--- Start LISTED RECORDS ---

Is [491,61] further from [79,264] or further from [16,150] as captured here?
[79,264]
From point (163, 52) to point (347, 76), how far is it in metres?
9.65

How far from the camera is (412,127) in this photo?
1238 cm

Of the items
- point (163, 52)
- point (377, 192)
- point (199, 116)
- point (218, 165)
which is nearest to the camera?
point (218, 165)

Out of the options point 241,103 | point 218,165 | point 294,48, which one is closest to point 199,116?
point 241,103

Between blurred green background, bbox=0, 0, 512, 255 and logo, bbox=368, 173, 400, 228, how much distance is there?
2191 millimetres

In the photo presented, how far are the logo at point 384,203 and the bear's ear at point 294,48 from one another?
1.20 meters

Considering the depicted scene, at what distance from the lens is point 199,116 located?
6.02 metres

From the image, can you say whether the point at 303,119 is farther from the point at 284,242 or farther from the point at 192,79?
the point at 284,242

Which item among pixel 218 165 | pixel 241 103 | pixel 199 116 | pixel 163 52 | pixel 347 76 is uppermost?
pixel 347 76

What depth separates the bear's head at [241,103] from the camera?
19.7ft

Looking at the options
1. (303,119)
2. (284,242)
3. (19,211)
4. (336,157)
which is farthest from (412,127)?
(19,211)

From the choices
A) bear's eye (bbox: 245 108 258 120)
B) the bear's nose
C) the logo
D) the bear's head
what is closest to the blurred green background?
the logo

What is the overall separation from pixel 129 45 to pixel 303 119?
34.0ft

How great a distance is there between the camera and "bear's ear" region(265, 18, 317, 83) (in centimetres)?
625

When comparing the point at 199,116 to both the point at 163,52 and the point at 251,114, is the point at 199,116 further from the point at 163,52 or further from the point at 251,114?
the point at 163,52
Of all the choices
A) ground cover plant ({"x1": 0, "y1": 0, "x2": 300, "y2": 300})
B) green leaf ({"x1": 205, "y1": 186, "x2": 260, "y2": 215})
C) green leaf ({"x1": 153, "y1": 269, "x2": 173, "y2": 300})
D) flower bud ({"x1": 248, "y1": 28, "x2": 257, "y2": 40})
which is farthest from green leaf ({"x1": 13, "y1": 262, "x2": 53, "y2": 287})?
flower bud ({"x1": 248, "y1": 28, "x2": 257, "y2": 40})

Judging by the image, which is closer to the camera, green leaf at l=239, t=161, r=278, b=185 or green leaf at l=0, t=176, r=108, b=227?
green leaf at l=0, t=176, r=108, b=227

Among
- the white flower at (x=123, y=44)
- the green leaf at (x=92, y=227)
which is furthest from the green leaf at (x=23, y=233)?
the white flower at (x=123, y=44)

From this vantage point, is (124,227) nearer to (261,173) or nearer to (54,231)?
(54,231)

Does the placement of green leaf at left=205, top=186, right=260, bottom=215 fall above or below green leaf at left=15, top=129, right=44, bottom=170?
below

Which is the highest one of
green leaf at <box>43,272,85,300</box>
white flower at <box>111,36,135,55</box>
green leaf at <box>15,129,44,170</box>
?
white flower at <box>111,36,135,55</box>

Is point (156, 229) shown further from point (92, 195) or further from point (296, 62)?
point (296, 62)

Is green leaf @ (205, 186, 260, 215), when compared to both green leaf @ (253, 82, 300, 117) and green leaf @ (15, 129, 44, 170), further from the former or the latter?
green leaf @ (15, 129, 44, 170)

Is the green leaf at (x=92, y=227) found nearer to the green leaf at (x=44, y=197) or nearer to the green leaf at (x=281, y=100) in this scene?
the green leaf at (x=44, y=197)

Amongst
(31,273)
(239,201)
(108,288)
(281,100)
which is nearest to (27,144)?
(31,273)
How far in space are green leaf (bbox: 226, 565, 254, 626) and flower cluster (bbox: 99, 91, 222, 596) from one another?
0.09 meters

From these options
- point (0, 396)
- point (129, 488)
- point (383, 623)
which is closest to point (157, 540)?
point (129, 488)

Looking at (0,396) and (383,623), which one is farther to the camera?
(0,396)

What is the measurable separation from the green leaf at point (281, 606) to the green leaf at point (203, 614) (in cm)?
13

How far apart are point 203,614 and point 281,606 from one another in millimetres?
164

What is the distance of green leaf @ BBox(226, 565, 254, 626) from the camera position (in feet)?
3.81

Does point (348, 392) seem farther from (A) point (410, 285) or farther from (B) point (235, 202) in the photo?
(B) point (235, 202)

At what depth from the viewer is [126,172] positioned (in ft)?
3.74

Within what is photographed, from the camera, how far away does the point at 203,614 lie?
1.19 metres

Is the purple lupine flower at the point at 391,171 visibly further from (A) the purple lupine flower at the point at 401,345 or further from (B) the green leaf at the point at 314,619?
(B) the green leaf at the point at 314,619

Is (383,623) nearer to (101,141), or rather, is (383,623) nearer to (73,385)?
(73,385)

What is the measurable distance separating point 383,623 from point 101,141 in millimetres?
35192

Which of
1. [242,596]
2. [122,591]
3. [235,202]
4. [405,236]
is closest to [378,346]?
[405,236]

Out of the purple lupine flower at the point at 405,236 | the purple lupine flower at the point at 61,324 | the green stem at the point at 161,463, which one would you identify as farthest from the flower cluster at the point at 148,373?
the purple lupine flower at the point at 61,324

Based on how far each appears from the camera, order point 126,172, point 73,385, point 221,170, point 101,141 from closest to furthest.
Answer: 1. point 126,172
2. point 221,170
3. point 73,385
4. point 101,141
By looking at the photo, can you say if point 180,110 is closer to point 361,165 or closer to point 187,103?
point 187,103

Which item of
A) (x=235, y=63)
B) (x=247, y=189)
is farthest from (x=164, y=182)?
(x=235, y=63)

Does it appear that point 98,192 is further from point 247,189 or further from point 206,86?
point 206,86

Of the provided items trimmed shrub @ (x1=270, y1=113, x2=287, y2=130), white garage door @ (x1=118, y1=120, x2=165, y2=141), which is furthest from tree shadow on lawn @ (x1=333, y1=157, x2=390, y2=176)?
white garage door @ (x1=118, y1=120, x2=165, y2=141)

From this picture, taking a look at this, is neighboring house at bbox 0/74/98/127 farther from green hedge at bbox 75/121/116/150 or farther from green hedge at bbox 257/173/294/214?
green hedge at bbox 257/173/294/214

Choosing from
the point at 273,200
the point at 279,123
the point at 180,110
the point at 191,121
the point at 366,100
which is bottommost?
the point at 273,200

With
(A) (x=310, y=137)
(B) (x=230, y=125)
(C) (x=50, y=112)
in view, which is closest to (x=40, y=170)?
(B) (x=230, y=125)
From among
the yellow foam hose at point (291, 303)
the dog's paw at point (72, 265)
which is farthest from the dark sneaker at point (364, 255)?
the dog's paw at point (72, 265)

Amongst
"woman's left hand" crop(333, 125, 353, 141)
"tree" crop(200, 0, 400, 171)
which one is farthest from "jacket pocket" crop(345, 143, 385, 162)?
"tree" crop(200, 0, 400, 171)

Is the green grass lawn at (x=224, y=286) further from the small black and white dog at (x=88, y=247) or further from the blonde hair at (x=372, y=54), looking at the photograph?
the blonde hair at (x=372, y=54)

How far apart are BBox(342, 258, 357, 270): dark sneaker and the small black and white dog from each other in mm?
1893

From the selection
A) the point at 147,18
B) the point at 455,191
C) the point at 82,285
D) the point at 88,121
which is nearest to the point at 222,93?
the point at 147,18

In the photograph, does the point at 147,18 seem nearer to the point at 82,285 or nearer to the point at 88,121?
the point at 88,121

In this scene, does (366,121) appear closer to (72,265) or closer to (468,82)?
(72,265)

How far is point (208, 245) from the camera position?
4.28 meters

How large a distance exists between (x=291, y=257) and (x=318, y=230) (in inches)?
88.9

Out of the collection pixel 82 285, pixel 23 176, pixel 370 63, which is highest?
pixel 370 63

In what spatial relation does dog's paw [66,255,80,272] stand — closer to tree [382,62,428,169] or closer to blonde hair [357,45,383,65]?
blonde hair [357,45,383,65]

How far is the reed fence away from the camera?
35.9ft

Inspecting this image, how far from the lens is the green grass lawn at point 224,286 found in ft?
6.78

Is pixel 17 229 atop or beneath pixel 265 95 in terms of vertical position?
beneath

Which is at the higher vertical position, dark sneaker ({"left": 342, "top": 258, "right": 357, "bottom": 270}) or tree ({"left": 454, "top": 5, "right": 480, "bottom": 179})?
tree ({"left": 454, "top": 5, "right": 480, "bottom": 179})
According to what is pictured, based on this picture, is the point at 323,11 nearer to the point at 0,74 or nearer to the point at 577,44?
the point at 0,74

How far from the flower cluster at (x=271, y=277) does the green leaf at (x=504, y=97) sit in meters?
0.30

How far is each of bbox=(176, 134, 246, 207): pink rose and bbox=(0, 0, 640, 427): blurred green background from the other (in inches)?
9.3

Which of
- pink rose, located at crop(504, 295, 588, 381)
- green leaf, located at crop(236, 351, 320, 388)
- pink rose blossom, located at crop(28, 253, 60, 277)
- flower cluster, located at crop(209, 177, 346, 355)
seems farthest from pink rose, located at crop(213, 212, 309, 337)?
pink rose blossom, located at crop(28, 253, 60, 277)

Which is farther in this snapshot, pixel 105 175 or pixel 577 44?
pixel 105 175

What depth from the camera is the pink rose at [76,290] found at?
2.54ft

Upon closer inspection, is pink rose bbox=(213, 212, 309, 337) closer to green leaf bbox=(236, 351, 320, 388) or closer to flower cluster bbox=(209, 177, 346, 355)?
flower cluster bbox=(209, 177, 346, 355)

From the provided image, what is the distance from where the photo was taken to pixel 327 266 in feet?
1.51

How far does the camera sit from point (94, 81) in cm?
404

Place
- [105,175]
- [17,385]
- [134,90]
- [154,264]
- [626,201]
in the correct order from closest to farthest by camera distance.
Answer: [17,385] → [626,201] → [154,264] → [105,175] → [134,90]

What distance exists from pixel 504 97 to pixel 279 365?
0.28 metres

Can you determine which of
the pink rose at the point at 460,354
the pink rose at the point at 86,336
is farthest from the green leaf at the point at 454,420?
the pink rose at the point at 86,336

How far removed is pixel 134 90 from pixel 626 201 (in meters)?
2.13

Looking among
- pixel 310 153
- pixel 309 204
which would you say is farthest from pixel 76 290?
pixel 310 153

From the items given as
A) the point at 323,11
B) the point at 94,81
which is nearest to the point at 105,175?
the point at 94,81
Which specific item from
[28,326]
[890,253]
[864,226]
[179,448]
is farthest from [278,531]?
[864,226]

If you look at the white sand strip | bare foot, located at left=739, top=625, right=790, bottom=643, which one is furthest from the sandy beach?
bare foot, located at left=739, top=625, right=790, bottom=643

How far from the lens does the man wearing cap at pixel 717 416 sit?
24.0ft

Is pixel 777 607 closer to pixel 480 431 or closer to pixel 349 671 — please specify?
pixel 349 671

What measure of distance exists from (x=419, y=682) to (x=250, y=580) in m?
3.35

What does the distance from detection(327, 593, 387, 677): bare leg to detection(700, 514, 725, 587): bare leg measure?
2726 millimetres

--- End LISTED RECORDS ---

WHAT NEEDS TO BE DONE:
Turn the lines starting at the one that contains "What is the distance of" and ending at the one that contains "1.19 metres" into a numbered list, omitting blank lines.

COMPLETE ANSWER:
1. What is the distance of green leaf @ BBox(226, 565, 254, 626) from the camera position (in feet)?
2. 3.81
3. Does point (348, 392) seem farther from (A) point (410, 285) or farther from (B) point (235, 202) in the photo?
4. (B) point (235, 202)
5. At what depth from the viewer is [126,172] positioned (in ft)?
6. 3.74
7. Within what is photographed, from the camera, how far away does the point at 203,614 lie?
8. 1.19 metres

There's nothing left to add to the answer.